Gubernur Jambi Buka Rakernas ADPMET 2026, Fokus Optimalisasi Migas

Jumat, 08 Mei 2026 | 10:37:17 WIB
Rakernas Asosiasi Daerah Penghasil Migas dan Energi Terbarukan

JAMBI – Rakernas Asosiasi Daerah Penghasil Migas dan Energi Terbarukan (ADPMET) Tahun 2026 secara resmi dibuka oleh Gubernur Jambi Al Haris, yang juga menjabat sebagai Ketua Umum ADPMET, bertempat di Swissbell Hotel pada Kamis, 7 Mei 2026.

Rakernas yang mengusung tema "Memperkuat Fiskal dan Integrasi Sumur Tua, Sumur Masyarakat, Idle Field, serta Pengembangan Modular Refinery" ini diharapkan mampu melahirkan berbagai rekomendasi konkret.

 Agenda ini turut dihadiri oleh Wakil Gubernur Papua Barat Muhammad Lakatoni, beserta para Bupati yang menjadi anggota dan pengurus ADPMET.

Gubernur Al Haris menyampaikan bahwa di tengah ketidakstabilan geopolitik dunia akibat konflik di wilayah penghasil minyak, Provinsi Jambi berkomitmen memaksimalkan sumber daya alamnya demi mendukung perekonomian nasional serta kesejahteraan masyarakat setempat.

"Perperangan dunia mengganggu pasokan minyak internasional, tapi sumber daya kami di Indonesia harus dimanfaatkan habis-habisan," ungkap Gubernur Al Haris dikutip dari berbagai sumber, Jumat(5/8/2026)

Pada kesempatan tersebut, Gubernur Al Haris juga menyampaikan keluhan dari daerah-daerah penghasil terkait kebijakan fiskal yang ada saat ini.

"DBH migas adalah tulang punggung penerimaan daerah, tapi skema pemotongan saat ini batasi ruang fiskal kami," katanya.

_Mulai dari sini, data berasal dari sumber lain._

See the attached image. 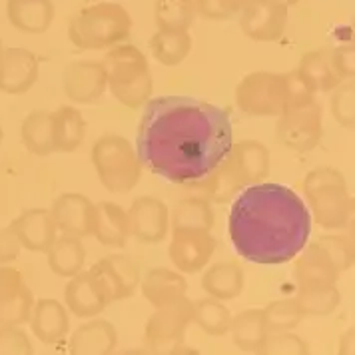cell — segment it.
Returning <instances> with one entry per match:
<instances>
[{
  "instance_id": "cell-1",
  "label": "cell",
  "mask_w": 355,
  "mask_h": 355,
  "mask_svg": "<svg viewBox=\"0 0 355 355\" xmlns=\"http://www.w3.org/2000/svg\"><path fill=\"white\" fill-rule=\"evenodd\" d=\"M232 144L227 110L192 96L148 100L136 134L142 166L172 184H192L208 176Z\"/></svg>"
},
{
  "instance_id": "cell-2",
  "label": "cell",
  "mask_w": 355,
  "mask_h": 355,
  "mask_svg": "<svg viewBox=\"0 0 355 355\" xmlns=\"http://www.w3.org/2000/svg\"><path fill=\"white\" fill-rule=\"evenodd\" d=\"M227 230L243 259L259 266H279L306 248L311 218L291 188L259 182L245 186L234 198Z\"/></svg>"
},
{
  "instance_id": "cell-3",
  "label": "cell",
  "mask_w": 355,
  "mask_h": 355,
  "mask_svg": "<svg viewBox=\"0 0 355 355\" xmlns=\"http://www.w3.org/2000/svg\"><path fill=\"white\" fill-rule=\"evenodd\" d=\"M132 17L118 2H96L82 8L68 24L70 42L80 50H110L128 40Z\"/></svg>"
},
{
  "instance_id": "cell-4",
  "label": "cell",
  "mask_w": 355,
  "mask_h": 355,
  "mask_svg": "<svg viewBox=\"0 0 355 355\" xmlns=\"http://www.w3.org/2000/svg\"><path fill=\"white\" fill-rule=\"evenodd\" d=\"M102 64L106 70L108 86L120 104L130 110H138L150 100L154 80L142 50L122 42L106 52Z\"/></svg>"
},
{
  "instance_id": "cell-5",
  "label": "cell",
  "mask_w": 355,
  "mask_h": 355,
  "mask_svg": "<svg viewBox=\"0 0 355 355\" xmlns=\"http://www.w3.org/2000/svg\"><path fill=\"white\" fill-rule=\"evenodd\" d=\"M304 194L311 214L323 230H341L352 222L354 198L347 192V182L343 174L322 166L311 170L304 180Z\"/></svg>"
},
{
  "instance_id": "cell-6",
  "label": "cell",
  "mask_w": 355,
  "mask_h": 355,
  "mask_svg": "<svg viewBox=\"0 0 355 355\" xmlns=\"http://www.w3.org/2000/svg\"><path fill=\"white\" fill-rule=\"evenodd\" d=\"M98 180L106 190L124 194L138 186L142 178V162L136 148L118 134L100 136L90 152Z\"/></svg>"
},
{
  "instance_id": "cell-7",
  "label": "cell",
  "mask_w": 355,
  "mask_h": 355,
  "mask_svg": "<svg viewBox=\"0 0 355 355\" xmlns=\"http://www.w3.org/2000/svg\"><path fill=\"white\" fill-rule=\"evenodd\" d=\"M194 318V302L186 295L156 307L144 329V345L152 354H176Z\"/></svg>"
},
{
  "instance_id": "cell-8",
  "label": "cell",
  "mask_w": 355,
  "mask_h": 355,
  "mask_svg": "<svg viewBox=\"0 0 355 355\" xmlns=\"http://www.w3.org/2000/svg\"><path fill=\"white\" fill-rule=\"evenodd\" d=\"M238 108L248 116H279L286 108V74L252 72L236 88Z\"/></svg>"
},
{
  "instance_id": "cell-9",
  "label": "cell",
  "mask_w": 355,
  "mask_h": 355,
  "mask_svg": "<svg viewBox=\"0 0 355 355\" xmlns=\"http://www.w3.org/2000/svg\"><path fill=\"white\" fill-rule=\"evenodd\" d=\"M322 134V106L315 100L300 106H288L279 114L277 140L290 150L309 152L320 144Z\"/></svg>"
},
{
  "instance_id": "cell-10",
  "label": "cell",
  "mask_w": 355,
  "mask_h": 355,
  "mask_svg": "<svg viewBox=\"0 0 355 355\" xmlns=\"http://www.w3.org/2000/svg\"><path fill=\"white\" fill-rule=\"evenodd\" d=\"M240 26L256 42H275L286 33L288 6L275 0H250L240 10Z\"/></svg>"
},
{
  "instance_id": "cell-11",
  "label": "cell",
  "mask_w": 355,
  "mask_h": 355,
  "mask_svg": "<svg viewBox=\"0 0 355 355\" xmlns=\"http://www.w3.org/2000/svg\"><path fill=\"white\" fill-rule=\"evenodd\" d=\"M126 214L130 238H136L140 243H160L166 240L170 230V210L166 202L154 196H142L132 202Z\"/></svg>"
},
{
  "instance_id": "cell-12",
  "label": "cell",
  "mask_w": 355,
  "mask_h": 355,
  "mask_svg": "<svg viewBox=\"0 0 355 355\" xmlns=\"http://www.w3.org/2000/svg\"><path fill=\"white\" fill-rule=\"evenodd\" d=\"M34 302L24 275L10 266H0V325L28 323Z\"/></svg>"
},
{
  "instance_id": "cell-13",
  "label": "cell",
  "mask_w": 355,
  "mask_h": 355,
  "mask_svg": "<svg viewBox=\"0 0 355 355\" xmlns=\"http://www.w3.org/2000/svg\"><path fill=\"white\" fill-rule=\"evenodd\" d=\"M216 252V240L202 230H174L170 242V259L182 274H198L208 266Z\"/></svg>"
},
{
  "instance_id": "cell-14",
  "label": "cell",
  "mask_w": 355,
  "mask_h": 355,
  "mask_svg": "<svg viewBox=\"0 0 355 355\" xmlns=\"http://www.w3.org/2000/svg\"><path fill=\"white\" fill-rule=\"evenodd\" d=\"M52 216L58 232L64 236H72L84 240L94 234V224H96V204H92L84 194L58 196L52 204Z\"/></svg>"
},
{
  "instance_id": "cell-15",
  "label": "cell",
  "mask_w": 355,
  "mask_h": 355,
  "mask_svg": "<svg viewBox=\"0 0 355 355\" xmlns=\"http://www.w3.org/2000/svg\"><path fill=\"white\" fill-rule=\"evenodd\" d=\"M90 270L96 275L110 304L134 295V291L140 286L138 268L124 256H106L94 263Z\"/></svg>"
},
{
  "instance_id": "cell-16",
  "label": "cell",
  "mask_w": 355,
  "mask_h": 355,
  "mask_svg": "<svg viewBox=\"0 0 355 355\" xmlns=\"http://www.w3.org/2000/svg\"><path fill=\"white\" fill-rule=\"evenodd\" d=\"M38 80V58L26 49H6L0 54V90L10 96L26 94Z\"/></svg>"
},
{
  "instance_id": "cell-17",
  "label": "cell",
  "mask_w": 355,
  "mask_h": 355,
  "mask_svg": "<svg viewBox=\"0 0 355 355\" xmlns=\"http://www.w3.org/2000/svg\"><path fill=\"white\" fill-rule=\"evenodd\" d=\"M108 88L106 70L102 62L78 60L66 68L64 94L76 104H94Z\"/></svg>"
},
{
  "instance_id": "cell-18",
  "label": "cell",
  "mask_w": 355,
  "mask_h": 355,
  "mask_svg": "<svg viewBox=\"0 0 355 355\" xmlns=\"http://www.w3.org/2000/svg\"><path fill=\"white\" fill-rule=\"evenodd\" d=\"M12 232L17 234L22 250L46 254L52 242L58 238V227L54 222L52 211L46 208H31L22 211L10 222Z\"/></svg>"
},
{
  "instance_id": "cell-19",
  "label": "cell",
  "mask_w": 355,
  "mask_h": 355,
  "mask_svg": "<svg viewBox=\"0 0 355 355\" xmlns=\"http://www.w3.org/2000/svg\"><path fill=\"white\" fill-rule=\"evenodd\" d=\"M64 304L76 318H86V320L96 318L110 306L92 270H86V272L82 270L70 277L64 291Z\"/></svg>"
},
{
  "instance_id": "cell-20",
  "label": "cell",
  "mask_w": 355,
  "mask_h": 355,
  "mask_svg": "<svg viewBox=\"0 0 355 355\" xmlns=\"http://www.w3.org/2000/svg\"><path fill=\"white\" fill-rule=\"evenodd\" d=\"M227 164L236 172L242 186L259 184L270 174V150L258 140L234 142L226 156Z\"/></svg>"
},
{
  "instance_id": "cell-21",
  "label": "cell",
  "mask_w": 355,
  "mask_h": 355,
  "mask_svg": "<svg viewBox=\"0 0 355 355\" xmlns=\"http://www.w3.org/2000/svg\"><path fill=\"white\" fill-rule=\"evenodd\" d=\"M28 322L34 336L44 345H58L70 331L68 307L62 306L54 297L36 300Z\"/></svg>"
},
{
  "instance_id": "cell-22",
  "label": "cell",
  "mask_w": 355,
  "mask_h": 355,
  "mask_svg": "<svg viewBox=\"0 0 355 355\" xmlns=\"http://www.w3.org/2000/svg\"><path fill=\"white\" fill-rule=\"evenodd\" d=\"M118 345V331L106 320H94L78 327L68 341L72 355H110Z\"/></svg>"
},
{
  "instance_id": "cell-23",
  "label": "cell",
  "mask_w": 355,
  "mask_h": 355,
  "mask_svg": "<svg viewBox=\"0 0 355 355\" xmlns=\"http://www.w3.org/2000/svg\"><path fill=\"white\" fill-rule=\"evenodd\" d=\"M293 266V277L300 288L307 286H325V284H338L339 272L329 258L323 254V250L318 243L307 245L295 256Z\"/></svg>"
},
{
  "instance_id": "cell-24",
  "label": "cell",
  "mask_w": 355,
  "mask_h": 355,
  "mask_svg": "<svg viewBox=\"0 0 355 355\" xmlns=\"http://www.w3.org/2000/svg\"><path fill=\"white\" fill-rule=\"evenodd\" d=\"M52 120V144L54 152L70 154L78 150L86 138V120L74 106H60L50 112Z\"/></svg>"
},
{
  "instance_id": "cell-25",
  "label": "cell",
  "mask_w": 355,
  "mask_h": 355,
  "mask_svg": "<svg viewBox=\"0 0 355 355\" xmlns=\"http://www.w3.org/2000/svg\"><path fill=\"white\" fill-rule=\"evenodd\" d=\"M98 242L108 248H124L130 240L128 214L114 202L96 204V224L94 234Z\"/></svg>"
},
{
  "instance_id": "cell-26",
  "label": "cell",
  "mask_w": 355,
  "mask_h": 355,
  "mask_svg": "<svg viewBox=\"0 0 355 355\" xmlns=\"http://www.w3.org/2000/svg\"><path fill=\"white\" fill-rule=\"evenodd\" d=\"M188 291V282L182 272L166 270V268H154L150 270L142 279V293L150 302V306L160 307L184 297Z\"/></svg>"
},
{
  "instance_id": "cell-27",
  "label": "cell",
  "mask_w": 355,
  "mask_h": 355,
  "mask_svg": "<svg viewBox=\"0 0 355 355\" xmlns=\"http://www.w3.org/2000/svg\"><path fill=\"white\" fill-rule=\"evenodd\" d=\"M8 18L20 33H46L54 20V4L50 0H8Z\"/></svg>"
},
{
  "instance_id": "cell-28",
  "label": "cell",
  "mask_w": 355,
  "mask_h": 355,
  "mask_svg": "<svg viewBox=\"0 0 355 355\" xmlns=\"http://www.w3.org/2000/svg\"><path fill=\"white\" fill-rule=\"evenodd\" d=\"M243 284H245V277H243L242 268L234 261L214 263L202 277L204 291L210 297L222 300V302L236 300L243 291Z\"/></svg>"
},
{
  "instance_id": "cell-29",
  "label": "cell",
  "mask_w": 355,
  "mask_h": 355,
  "mask_svg": "<svg viewBox=\"0 0 355 355\" xmlns=\"http://www.w3.org/2000/svg\"><path fill=\"white\" fill-rule=\"evenodd\" d=\"M49 256V266L52 270V274H56L58 277H72L78 272L84 270L86 263V248L78 238L72 236H60L56 238L52 245L46 250Z\"/></svg>"
},
{
  "instance_id": "cell-30",
  "label": "cell",
  "mask_w": 355,
  "mask_h": 355,
  "mask_svg": "<svg viewBox=\"0 0 355 355\" xmlns=\"http://www.w3.org/2000/svg\"><path fill=\"white\" fill-rule=\"evenodd\" d=\"M295 72L311 88L313 94L331 92L334 88H338L341 84V78L336 74L331 60H329V54L325 50L307 52L306 56L300 60V66L295 68Z\"/></svg>"
},
{
  "instance_id": "cell-31",
  "label": "cell",
  "mask_w": 355,
  "mask_h": 355,
  "mask_svg": "<svg viewBox=\"0 0 355 355\" xmlns=\"http://www.w3.org/2000/svg\"><path fill=\"white\" fill-rule=\"evenodd\" d=\"M230 334L238 349L258 354L263 339L270 334L263 320V309H245L236 318H232Z\"/></svg>"
},
{
  "instance_id": "cell-32",
  "label": "cell",
  "mask_w": 355,
  "mask_h": 355,
  "mask_svg": "<svg viewBox=\"0 0 355 355\" xmlns=\"http://www.w3.org/2000/svg\"><path fill=\"white\" fill-rule=\"evenodd\" d=\"M188 31H158L150 38V52L162 66H180L192 52Z\"/></svg>"
},
{
  "instance_id": "cell-33",
  "label": "cell",
  "mask_w": 355,
  "mask_h": 355,
  "mask_svg": "<svg viewBox=\"0 0 355 355\" xmlns=\"http://www.w3.org/2000/svg\"><path fill=\"white\" fill-rule=\"evenodd\" d=\"M20 138L24 148L34 154V156H49L54 152V144H52V120H50V112L46 110H34L31 112L20 126Z\"/></svg>"
},
{
  "instance_id": "cell-34",
  "label": "cell",
  "mask_w": 355,
  "mask_h": 355,
  "mask_svg": "<svg viewBox=\"0 0 355 355\" xmlns=\"http://www.w3.org/2000/svg\"><path fill=\"white\" fill-rule=\"evenodd\" d=\"M170 224L174 230H202L210 232L214 227V210L210 202L202 196L184 198L178 202L174 214L170 218Z\"/></svg>"
},
{
  "instance_id": "cell-35",
  "label": "cell",
  "mask_w": 355,
  "mask_h": 355,
  "mask_svg": "<svg viewBox=\"0 0 355 355\" xmlns=\"http://www.w3.org/2000/svg\"><path fill=\"white\" fill-rule=\"evenodd\" d=\"M232 311L224 306L222 300L216 297H206V300H198L194 302V318L192 323H196L204 334H208L211 338H220L226 336L232 325Z\"/></svg>"
},
{
  "instance_id": "cell-36",
  "label": "cell",
  "mask_w": 355,
  "mask_h": 355,
  "mask_svg": "<svg viewBox=\"0 0 355 355\" xmlns=\"http://www.w3.org/2000/svg\"><path fill=\"white\" fill-rule=\"evenodd\" d=\"M194 18V0H156L154 20L158 31H188Z\"/></svg>"
},
{
  "instance_id": "cell-37",
  "label": "cell",
  "mask_w": 355,
  "mask_h": 355,
  "mask_svg": "<svg viewBox=\"0 0 355 355\" xmlns=\"http://www.w3.org/2000/svg\"><path fill=\"white\" fill-rule=\"evenodd\" d=\"M339 302H341V293L336 284L300 288V295H297V304L302 307L304 315L309 318H323L334 313Z\"/></svg>"
},
{
  "instance_id": "cell-38",
  "label": "cell",
  "mask_w": 355,
  "mask_h": 355,
  "mask_svg": "<svg viewBox=\"0 0 355 355\" xmlns=\"http://www.w3.org/2000/svg\"><path fill=\"white\" fill-rule=\"evenodd\" d=\"M304 311L297 300H275L270 306L263 307V320L270 334L274 331H290L297 327L304 320Z\"/></svg>"
},
{
  "instance_id": "cell-39",
  "label": "cell",
  "mask_w": 355,
  "mask_h": 355,
  "mask_svg": "<svg viewBox=\"0 0 355 355\" xmlns=\"http://www.w3.org/2000/svg\"><path fill=\"white\" fill-rule=\"evenodd\" d=\"M315 243L322 248L323 254L336 266V270H338L339 274L354 268L355 248L352 238H347V236H334L331 234V236H322Z\"/></svg>"
},
{
  "instance_id": "cell-40",
  "label": "cell",
  "mask_w": 355,
  "mask_h": 355,
  "mask_svg": "<svg viewBox=\"0 0 355 355\" xmlns=\"http://www.w3.org/2000/svg\"><path fill=\"white\" fill-rule=\"evenodd\" d=\"M258 354L263 355H307L309 347L304 339L290 331H274L263 339Z\"/></svg>"
},
{
  "instance_id": "cell-41",
  "label": "cell",
  "mask_w": 355,
  "mask_h": 355,
  "mask_svg": "<svg viewBox=\"0 0 355 355\" xmlns=\"http://www.w3.org/2000/svg\"><path fill=\"white\" fill-rule=\"evenodd\" d=\"M331 116L338 120L339 126L343 128H354L355 126V88L354 82L349 80V84H339L338 88L331 90Z\"/></svg>"
},
{
  "instance_id": "cell-42",
  "label": "cell",
  "mask_w": 355,
  "mask_h": 355,
  "mask_svg": "<svg viewBox=\"0 0 355 355\" xmlns=\"http://www.w3.org/2000/svg\"><path fill=\"white\" fill-rule=\"evenodd\" d=\"M34 345L22 325H0V355H33Z\"/></svg>"
},
{
  "instance_id": "cell-43",
  "label": "cell",
  "mask_w": 355,
  "mask_h": 355,
  "mask_svg": "<svg viewBox=\"0 0 355 355\" xmlns=\"http://www.w3.org/2000/svg\"><path fill=\"white\" fill-rule=\"evenodd\" d=\"M250 0H194L196 12L210 20H227L240 15Z\"/></svg>"
},
{
  "instance_id": "cell-44",
  "label": "cell",
  "mask_w": 355,
  "mask_h": 355,
  "mask_svg": "<svg viewBox=\"0 0 355 355\" xmlns=\"http://www.w3.org/2000/svg\"><path fill=\"white\" fill-rule=\"evenodd\" d=\"M331 66L341 80H352L355 76V50L352 44L338 46L329 54Z\"/></svg>"
},
{
  "instance_id": "cell-45",
  "label": "cell",
  "mask_w": 355,
  "mask_h": 355,
  "mask_svg": "<svg viewBox=\"0 0 355 355\" xmlns=\"http://www.w3.org/2000/svg\"><path fill=\"white\" fill-rule=\"evenodd\" d=\"M20 252H22V245L18 242L12 227L8 226L0 230V266H10L20 256Z\"/></svg>"
},
{
  "instance_id": "cell-46",
  "label": "cell",
  "mask_w": 355,
  "mask_h": 355,
  "mask_svg": "<svg viewBox=\"0 0 355 355\" xmlns=\"http://www.w3.org/2000/svg\"><path fill=\"white\" fill-rule=\"evenodd\" d=\"M339 354L341 355L354 354V327H352L349 331H345V334H343L341 345H339Z\"/></svg>"
},
{
  "instance_id": "cell-47",
  "label": "cell",
  "mask_w": 355,
  "mask_h": 355,
  "mask_svg": "<svg viewBox=\"0 0 355 355\" xmlns=\"http://www.w3.org/2000/svg\"><path fill=\"white\" fill-rule=\"evenodd\" d=\"M275 2H279V4H284V6H288V8H290V6H295L300 0H275Z\"/></svg>"
},
{
  "instance_id": "cell-48",
  "label": "cell",
  "mask_w": 355,
  "mask_h": 355,
  "mask_svg": "<svg viewBox=\"0 0 355 355\" xmlns=\"http://www.w3.org/2000/svg\"><path fill=\"white\" fill-rule=\"evenodd\" d=\"M4 142V128H2V124H0V146Z\"/></svg>"
},
{
  "instance_id": "cell-49",
  "label": "cell",
  "mask_w": 355,
  "mask_h": 355,
  "mask_svg": "<svg viewBox=\"0 0 355 355\" xmlns=\"http://www.w3.org/2000/svg\"><path fill=\"white\" fill-rule=\"evenodd\" d=\"M0 54H2V42H0Z\"/></svg>"
}]
</instances>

Ia menegaskan pentingnya penyesuaian yang proporsional dengan mempertimbangkan kontribusi nyata daerah, serta dampak sosial, ekonomi, dan lingkungan yang ditimbulkan.

"Target utama adalah peningkatan lifting minyak yang diharapkan mendorong naiknya dana bagi hasil daerah, sehingga bisa dialokasikan untuk pembangunan infrastruktur dan belanja public," ucapnya.

Selain itu, Gubernur Al Haris mendesak adanya optimalisasi terhadap sumur tua, sumur masyarakat, hingga lapangan yang tidak aktif (idle field).

"Ini sumber daya nyata untuk tingkatkan produksi nasional dan ekonomi daerah. Butuh kebijakan adaptif dan kemitraan sehat Kilang Mini, Kunci Pertumbuhan Ekonomi. 

Sorotan utama: pengembangan modular refinery atau kilang mini mulut tambang, Daerah jangan cuma jadi lokasi eksploitasi, tapi pusat pertumbuhan energi baru," tambahnya.

Menurut Gubernur Al Haris, situasi global yang mengganggu pasokan minyak dunia saat ini justru harus dijadikan momentum bagi Indonesia, terutama bagi Jambi yang merupakan salah satu lumbung energi.

"Sementara sumber daya alam kami masih melimpah, inilah saatnya kami maksimalkan minyak dan gas untuk memberikan sumbangan besar ke negara," tuturnya.

Gubernur Al Haris pun mengajak seluruh anggota untuk memperjuangkan hak-hak daerah, seperti tambahan DBH transisi energi, alokasi gas untuk daerah, hak kelola sumur tua, hingga insentif carbon capture yang didukung oleh komitmen iuran anggota.

"Melalui asosiasi daerah penghasil minyak dan gas, Jambi siap meningkatkan lifting minyak, mengembangkan energi terbarukan, serta melibatkan UMKM dan Bank Jambi dalam rantai pasok energi.

 Pemerintah daerah optimistis, dengan dukungan semua pihak, Jambi siap jadi motor penggerak ekonomi hijau di tengah badai geopolitik," pungkasnya.